Twenty-one of 22 (95.5%) adolescent erosive esophagitis patients were healed after 8 weeks of PREVACID FDT treatment. One patient remained unhealed after 12 weeks of treatment. (See Table 4.)
Click on icon to see table/diagram/image
In these 87 adolescent patients, increases in serum gastrin levels were similar to those-observed in adult studies, median fasting serum gastrin levels increased 42% from 45 pg/ml at baseline to 64 pg/ml [interquartile range (25th
percentile) of 44 - 88 pg/ml] at the final visit. (Normal serum gastrin levels are 25 to 111 pg/ml).
The most frequently reported (at least 3%) treatment-related adverse events in these patients were headache (7%), abdominal pain (5%), nausea (3%) and dizziness (3%). Treatment-related dizziness, reported in this prescribing information as occurring in <1% of adult patients, was reported in this study by 3 adolescent patients with non-erosive GERD, who had dizziness concurrently with other events (such as migraine, dyspnea, and vomiting).

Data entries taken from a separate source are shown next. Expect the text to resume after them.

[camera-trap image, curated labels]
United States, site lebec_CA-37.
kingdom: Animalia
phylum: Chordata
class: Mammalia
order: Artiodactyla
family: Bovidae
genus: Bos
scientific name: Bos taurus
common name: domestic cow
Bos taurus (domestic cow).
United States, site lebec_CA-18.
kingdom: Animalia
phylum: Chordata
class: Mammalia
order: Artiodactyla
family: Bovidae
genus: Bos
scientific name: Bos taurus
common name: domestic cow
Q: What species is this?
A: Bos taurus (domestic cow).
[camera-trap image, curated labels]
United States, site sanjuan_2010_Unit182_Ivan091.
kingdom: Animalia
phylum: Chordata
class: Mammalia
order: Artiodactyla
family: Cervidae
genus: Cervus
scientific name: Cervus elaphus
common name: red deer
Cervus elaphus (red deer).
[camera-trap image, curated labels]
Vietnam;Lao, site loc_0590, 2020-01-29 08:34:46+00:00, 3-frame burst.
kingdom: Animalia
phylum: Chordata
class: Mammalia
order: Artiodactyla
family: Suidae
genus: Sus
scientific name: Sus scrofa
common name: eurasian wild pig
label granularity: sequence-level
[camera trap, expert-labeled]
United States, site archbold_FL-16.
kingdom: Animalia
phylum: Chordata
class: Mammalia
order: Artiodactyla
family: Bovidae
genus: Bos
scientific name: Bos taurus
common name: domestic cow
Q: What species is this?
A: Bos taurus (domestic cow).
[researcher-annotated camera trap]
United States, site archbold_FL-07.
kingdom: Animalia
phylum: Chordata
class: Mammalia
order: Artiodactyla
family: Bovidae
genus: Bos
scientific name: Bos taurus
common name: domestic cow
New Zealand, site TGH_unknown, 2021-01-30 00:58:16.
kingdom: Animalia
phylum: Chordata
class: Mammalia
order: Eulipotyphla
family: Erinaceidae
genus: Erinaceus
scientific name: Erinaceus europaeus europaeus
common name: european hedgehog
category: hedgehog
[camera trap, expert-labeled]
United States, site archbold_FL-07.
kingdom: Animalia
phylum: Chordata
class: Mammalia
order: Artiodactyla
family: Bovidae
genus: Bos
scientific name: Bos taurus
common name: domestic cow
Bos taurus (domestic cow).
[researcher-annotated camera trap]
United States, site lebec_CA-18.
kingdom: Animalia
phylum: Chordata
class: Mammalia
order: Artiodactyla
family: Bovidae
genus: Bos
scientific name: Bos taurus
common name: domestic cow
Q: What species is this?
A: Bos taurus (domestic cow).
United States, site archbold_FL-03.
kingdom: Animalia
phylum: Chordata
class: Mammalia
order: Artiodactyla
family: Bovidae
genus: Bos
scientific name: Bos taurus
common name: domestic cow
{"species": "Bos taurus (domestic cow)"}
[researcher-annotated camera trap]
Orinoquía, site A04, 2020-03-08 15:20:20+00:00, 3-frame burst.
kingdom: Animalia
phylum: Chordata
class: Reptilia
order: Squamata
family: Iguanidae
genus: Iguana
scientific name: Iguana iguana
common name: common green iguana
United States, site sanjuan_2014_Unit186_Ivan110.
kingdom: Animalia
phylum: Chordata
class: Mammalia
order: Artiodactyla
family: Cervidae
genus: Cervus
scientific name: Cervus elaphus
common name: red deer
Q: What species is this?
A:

The safety of PREVACID I.V. in children has not been established (no clinical experience).
Use in the Elderly: Tablet:
Of the total number of patients (n=21,486) in clinical studies of PREVACID, 16% of patients were aged 65 years and over, while 4% were 75 years and over. No overall differences in safety or effectiveness were observed between these patients and younger patients and other reported clinical experience has not identified significant differences in responses between geriatric and younger patients, but greater sensitivity of some older individuals cannot be ruled out.
Since physiological function is generally decreased in elderly patients, PREVACID I.V. should be carefully administered.